● **EXERCISE GOAL**
Retype precisely the section of the data that starts at the line containing "What distance exists" and runs to its final line, ends included.
Start of SUPPLIED DATA
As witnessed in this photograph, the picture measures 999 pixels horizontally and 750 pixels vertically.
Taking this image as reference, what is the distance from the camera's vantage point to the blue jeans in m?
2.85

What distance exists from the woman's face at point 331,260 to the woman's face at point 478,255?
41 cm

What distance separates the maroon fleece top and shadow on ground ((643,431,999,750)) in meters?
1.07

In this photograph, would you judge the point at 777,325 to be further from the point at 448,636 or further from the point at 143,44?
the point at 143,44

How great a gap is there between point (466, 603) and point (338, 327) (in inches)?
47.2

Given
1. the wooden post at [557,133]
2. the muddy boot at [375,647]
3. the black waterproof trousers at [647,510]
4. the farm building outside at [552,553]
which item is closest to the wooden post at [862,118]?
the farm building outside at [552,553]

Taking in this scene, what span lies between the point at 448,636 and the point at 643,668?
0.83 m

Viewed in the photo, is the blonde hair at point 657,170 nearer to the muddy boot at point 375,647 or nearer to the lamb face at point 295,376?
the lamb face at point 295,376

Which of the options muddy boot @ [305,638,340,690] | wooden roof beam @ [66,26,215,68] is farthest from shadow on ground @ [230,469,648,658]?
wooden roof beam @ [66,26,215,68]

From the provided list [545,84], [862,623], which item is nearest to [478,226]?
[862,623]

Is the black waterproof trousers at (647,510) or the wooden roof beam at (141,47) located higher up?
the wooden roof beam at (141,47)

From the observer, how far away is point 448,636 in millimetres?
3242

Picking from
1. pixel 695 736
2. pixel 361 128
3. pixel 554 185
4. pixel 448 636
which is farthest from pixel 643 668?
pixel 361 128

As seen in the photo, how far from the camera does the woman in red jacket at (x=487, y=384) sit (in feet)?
End of SUPPLIED DATA
● **CORRECT RESULT**
What distance exists from the woman's face at point 331,260 to the woman's face at point 478,255?
41 cm

What distance separates the maroon fleece top and shadow on ground ((643,431,999,750)) in meters?
1.07

In this photograph, would you judge the point at 777,325 to be further from the point at 448,636 or further from the point at 143,44?
the point at 143,44

How great a gap is there between point (466, 603) and point (338, 327) (in inches)?
47.2

Given
1. the wooden post at [557,133]
2. the muddy boot at [375,647]
3. the black waterproof trousers at [647,510]
4. the farm building outside at [552,553]
which item is closest to the wooden post at [862,118]?
the farm building outside at [552,553]

Taking in this scene, what span lies between the point at 448,636 and the point at 643,668?
0.83 m

Viewed in the photo, is the blonde hair at point 657,170 nearer to the muddy boot at point 375,647 or nearer to the lamb face at point 295,376?
the lamb face at point 295,376

Which of the options muddy boot @ [305,638,340,690] | wooden roof beam @ [66,26,215,68] is farthest from shadow on ground @ [230,469,648,658]?
wooden roof beam @ [66,26,215,68]

From the provided list [545,84], [862,623], which item is nearest to [478,226]?
[862,623]

Is the black waterproof trousers at (647,510) or the wooden roof beam at (141,47) located higher up?
the wooden roof beam at (141,47)

From the observer, how far away is point 448,636 in millimetres?
3242

Picking from
1. pixel 695 736
2. pixel 361 128
3. pixel 554 185
4. pixel 448 636
which is farthest from pixel 643 668?
pixel 361 128

As seen in the photo, how far from the camera does the woman in red jacket at (x=487, y=384) sit (in feet)?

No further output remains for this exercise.